La rapida trasformazione del mercato dei concentrati di rame sta spingendo gli operatori a riconsiderare la dipendenza del settore dagli accordi di riferimento annuali per la determinazione dei prezzi.

Secondo quanto riportato dal fornitore di dati locale Shanghai Metals Market, la società mineraria cilena Antofagasta ha proposto di passare a un sistema di prezzi basato su indici spot durante i negoziati semestrali con le fonderie cinesi.

La CSPT, che di recente ha accolto nuovi membri per rafforzare il proprio potere contrattuale, probabilmente si opporrà a questa mossa. Tuttavia, senza significativi tagli alla produzione cinese, è probabile che il divario tra i prezzi di riferimento annuali e le effettive condizioni di mercato si ampli ulteriormente.

La sopravvivenza del più forte nell'industria metallurgica globale

La questione cruciale ora è se questo nuovo modello finanziario per le fonderie possa rimanere sostenibile nel medio termine.

Per le fonderie dotate di tecnologie moderne, in grado di raggiungere elevati tassi di recupero dei metalli preziosi e supportate da canali di vendita affidabili di acido solforico, il modello può rimanere valido.

CRU ha osservato che "il crollo dei costi di trattamento e raffinazione è stato doloroso sulla carta, ma gestibile nella pratica" per tali impianti.

Tuttavia, la società di consulenza ha avvertito che "le prospettive sono ben più fosche per le fonderie con infrastrutture obsolete, costi fissi elevati o svantaggi geografici nella commercializzazione dell'acido solforico".

Queste strutture rimangono molto più dipendenti dalle tariffe per i trattamenti perché non godono dei vantaggi competitivi di cui beneficiano le strutture più recenti.

Molte di queste fonderie si trovano al di fuori della Cina, rappresentando un'ulteriore minaccia per un segmento della catena di approvvigionamento del rame occidentale già sotto pressione.

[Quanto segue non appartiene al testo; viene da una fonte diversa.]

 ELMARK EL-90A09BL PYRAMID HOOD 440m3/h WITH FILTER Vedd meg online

Glencore ha già posto il suo impianto di fusione nelle Filippine in stato di manutenzione e conservazione, mentre si è impegnata a mantenere operative le sue attività di fusione in Australia solo dopo aver ottenuto un pacchetto di salvataggio del valore di 600 milioni di dollari australiani, equivalenti a circa 395 milioni di dollari statunitensi, dai governi federale e statali.

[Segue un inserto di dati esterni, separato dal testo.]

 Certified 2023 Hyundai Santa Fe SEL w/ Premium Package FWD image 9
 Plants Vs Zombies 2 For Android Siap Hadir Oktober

Nel frattempo, nel 2025 la Cina ha rappresentato circa la metà della produzione mondiale di rame raffinato, rispetto al solo 15% del 2005, e si prevede che quest'anno conquisterà ulteriormente la sua quota di mercato.

Le fonderie cinesi sembrano pienamente consapevoli di essere impegnate in una battaglia in cui solo i più forti sopravvivranno.

La sfida per l'Occidente è che la sua industria metallurgica potrebbe rivelarsi una delle maggiori vittime della feroce concorrenza cinese per le materie prime e i flussi di entrate in un mercato dei concentrati che rimane strutturalmente carente di offerta.